-- Opening Marker --
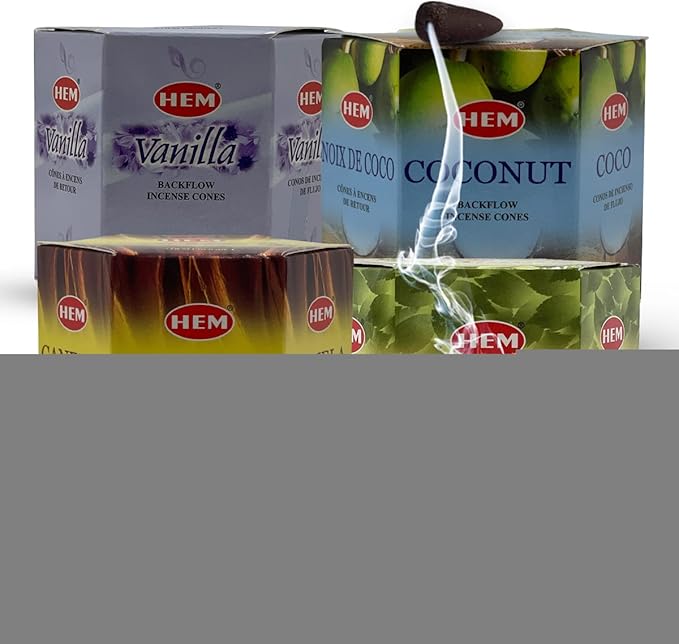 Variety Pack Backflow Incense Cones for Smoke Fountain Haze Falls Waterfall Aromatic and Mat Bundle #5 TRUMIRI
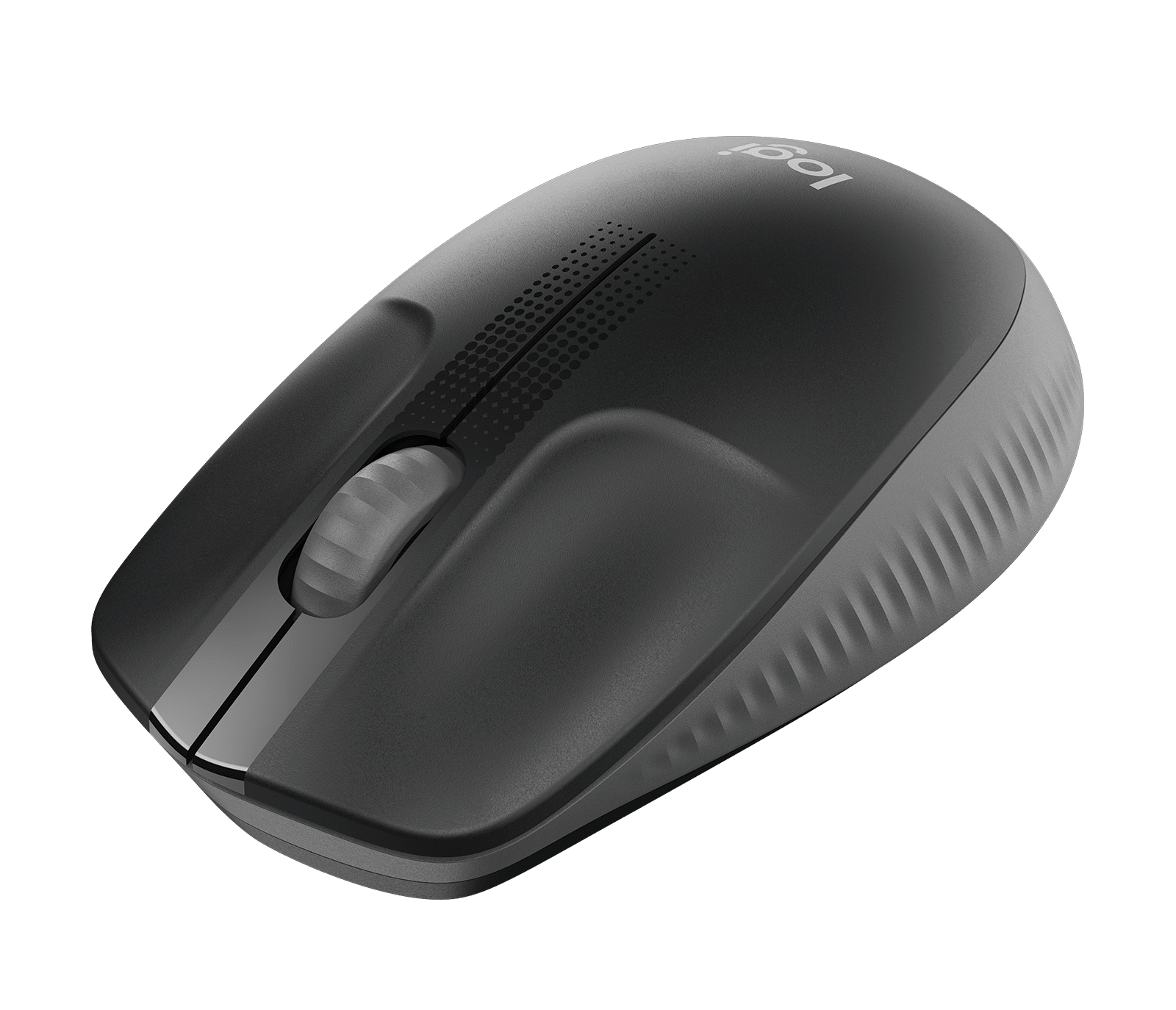 Logitech M190 Full-Size Wireless Mouse, цвет: Угольный — фото 3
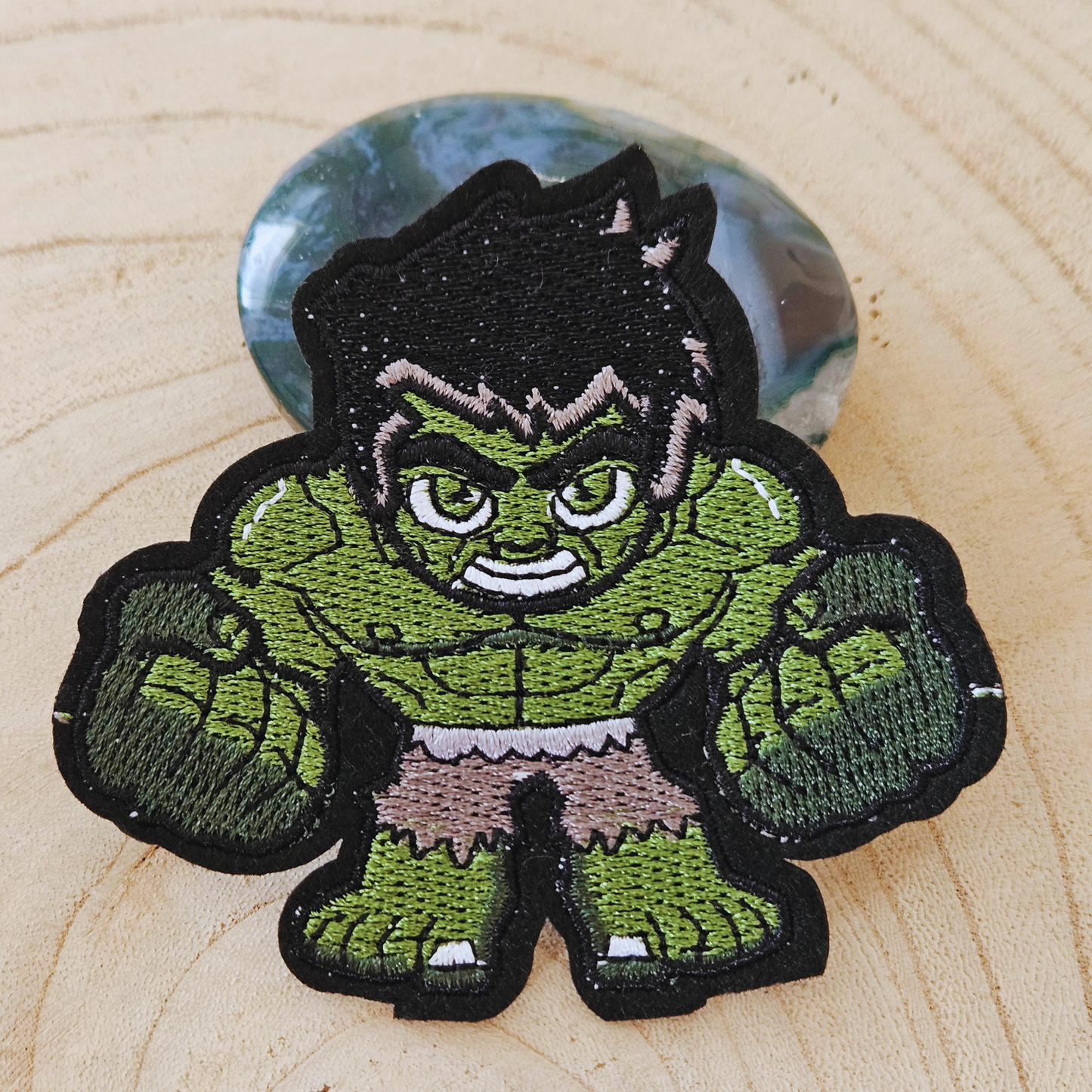 Strijk embleem  -  Iron on Patch - Groene spierbundel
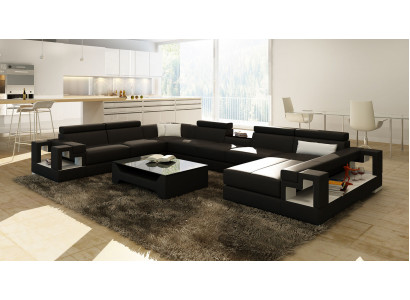 XXL Grouss Wunnlandschaft Lieder Sofa Sofa Couch Polster Sofas Garnitur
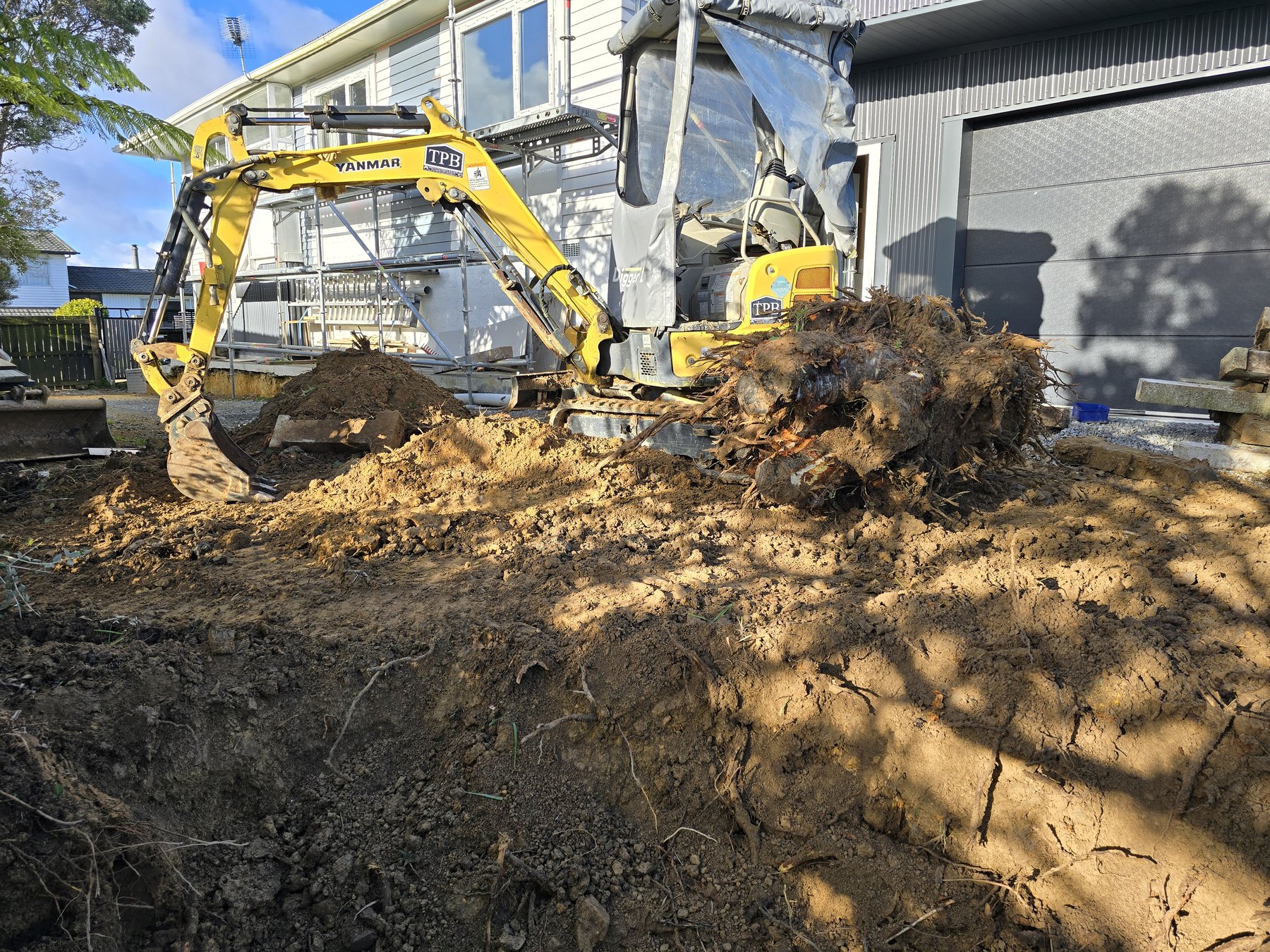 Earthworks and drain trenching project in Wellington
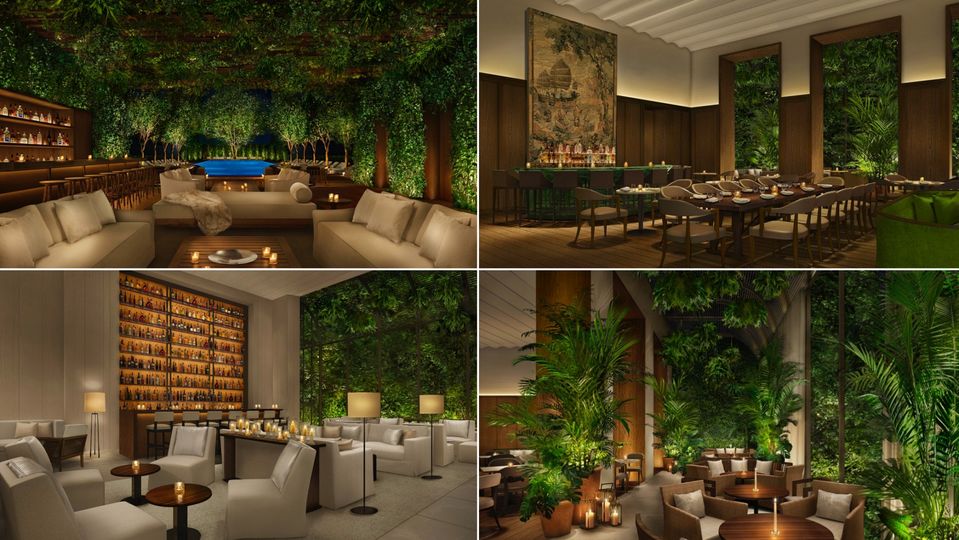 The Singapore EDITION is home to a signature restaurant, rooftop bar, and lobby bar.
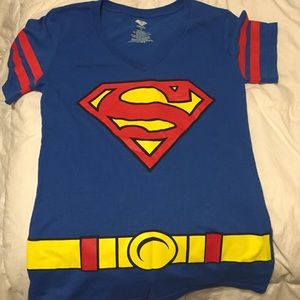 Superman shirt (vneck) LG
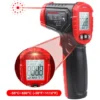 Thermometre Infrarouge, -58 °F A 1112 °F (-50 °C A 600 °C) Pistolet De Temperature Laser Numerique Sans Contact, Avec écran LCD Rétroéclairé, Pile Non Incluse
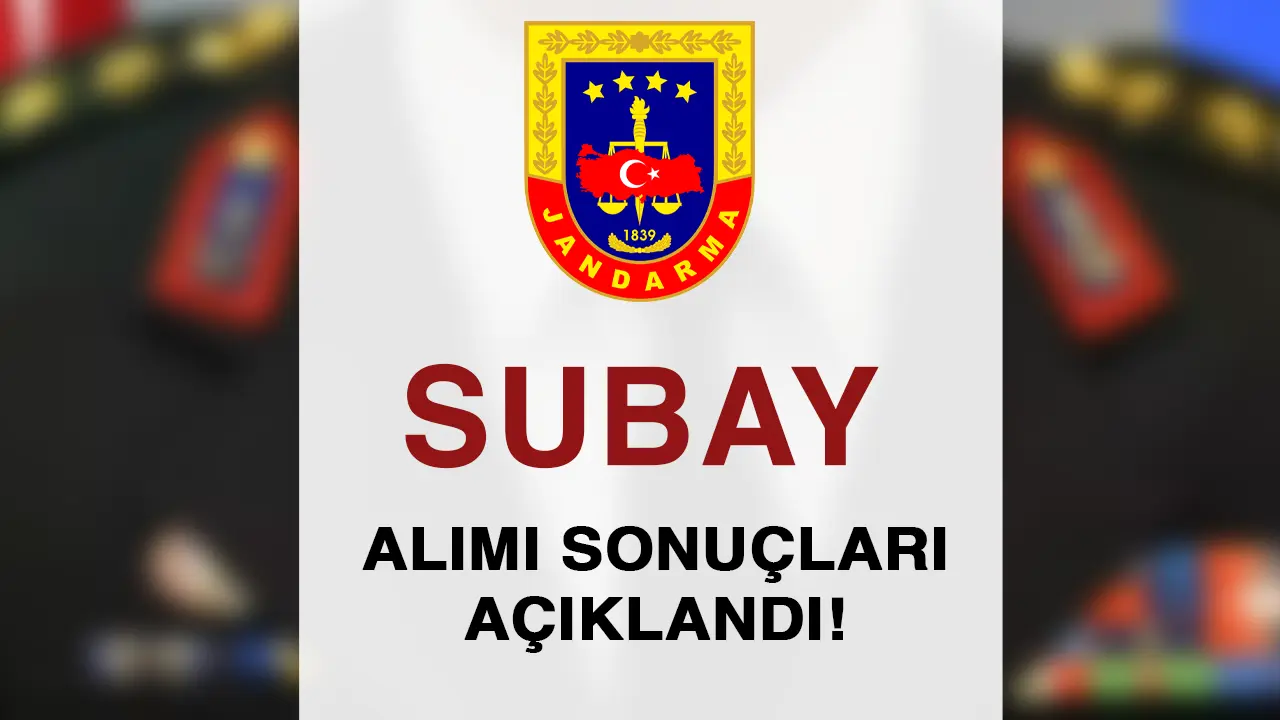 jandarma subay alımı sonuç duyurusu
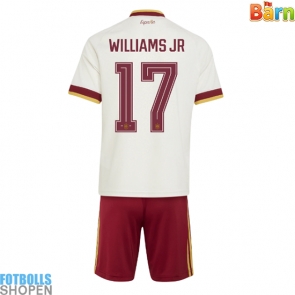 Billiga Spanien Nico Williams #17 Bortatröja Barn VM 2026 Kortärmad (+ Korta byxor)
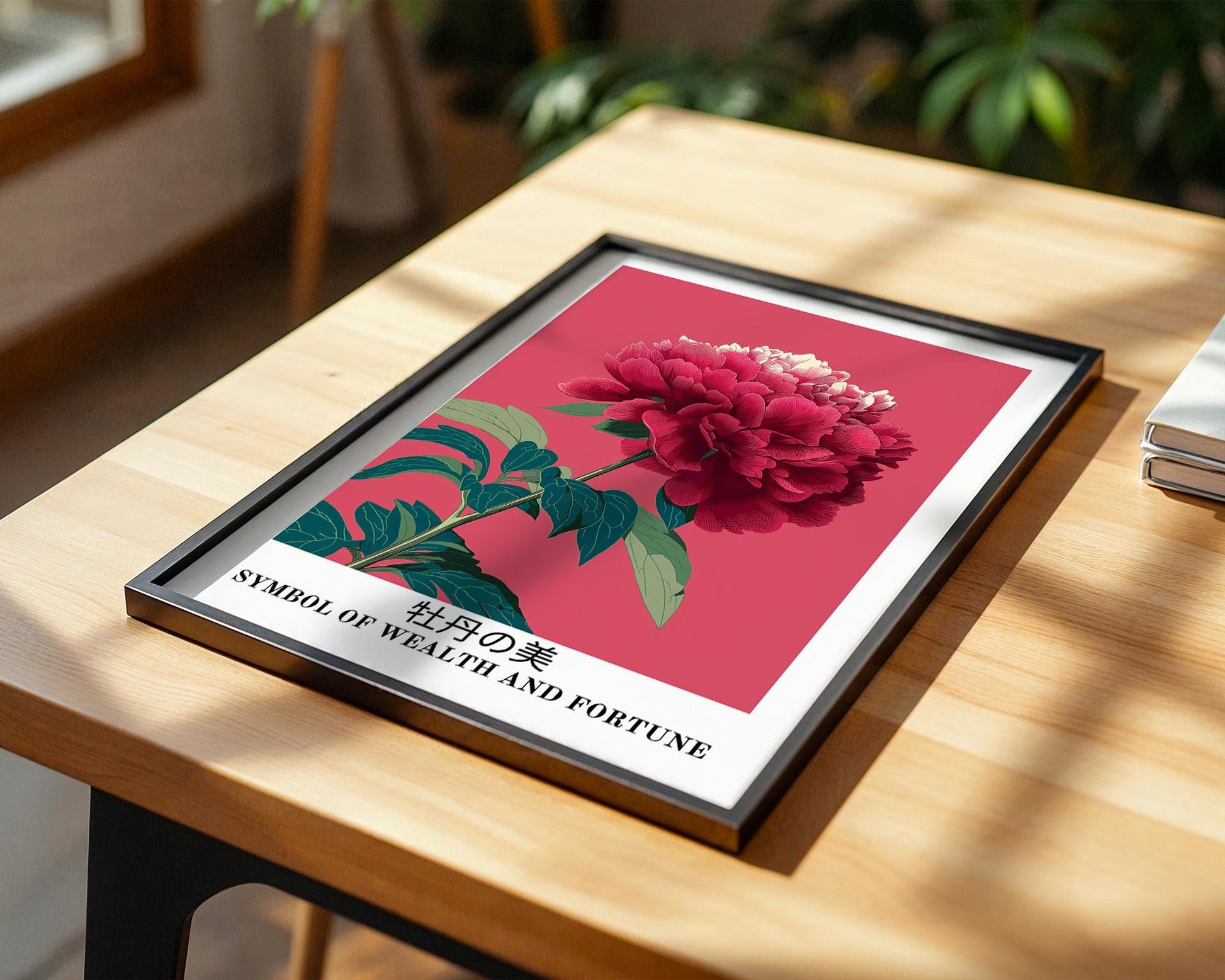 Japanese Wall Art | Japanese Peony Art Print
-- Closing Marker --
What is being asked: Transcribe every line of the listing above exactly; skip the pictures.

Answer space:
 Variety Pack Backflow Incense Cones for Smoke Fountain Haze Falls Waterfall Aromatic and Mat Bundle #5 TRUMIRI
 Logitech M190 Full-Size Wireless Mouse, цвет: Угольный — фото 3
 Strijk embleem  -  Iron on Patch - Groene spierbundel
 XXL Grouss Wunnlandschaft Lieder Sofa Sofa Couch Polster Sofas Garnitur
 Earthworks and drain trenching project in Wellington
 The Singapore EDITION is home to a signature restaurant, rooftop bar, and lobby bar.
 Superman shirt (vneck) LG
 Thermometre Infrarouge, -58 °F A 1112 °F (-50 °C A 600 °C) Pistolet De Temperature Laser Numerique Sans Contact, Avec écran LCD Rétroéclairé, Pile Non Incluse
 jandarma subay alımı sonuç duyurusu
 Billiga Spanien Nico Williams #17 Bortatröja Barn VM 2026 Kortärmad (+ Korta byxor)
 Japanese Wall Art | Japanese Peony Art Print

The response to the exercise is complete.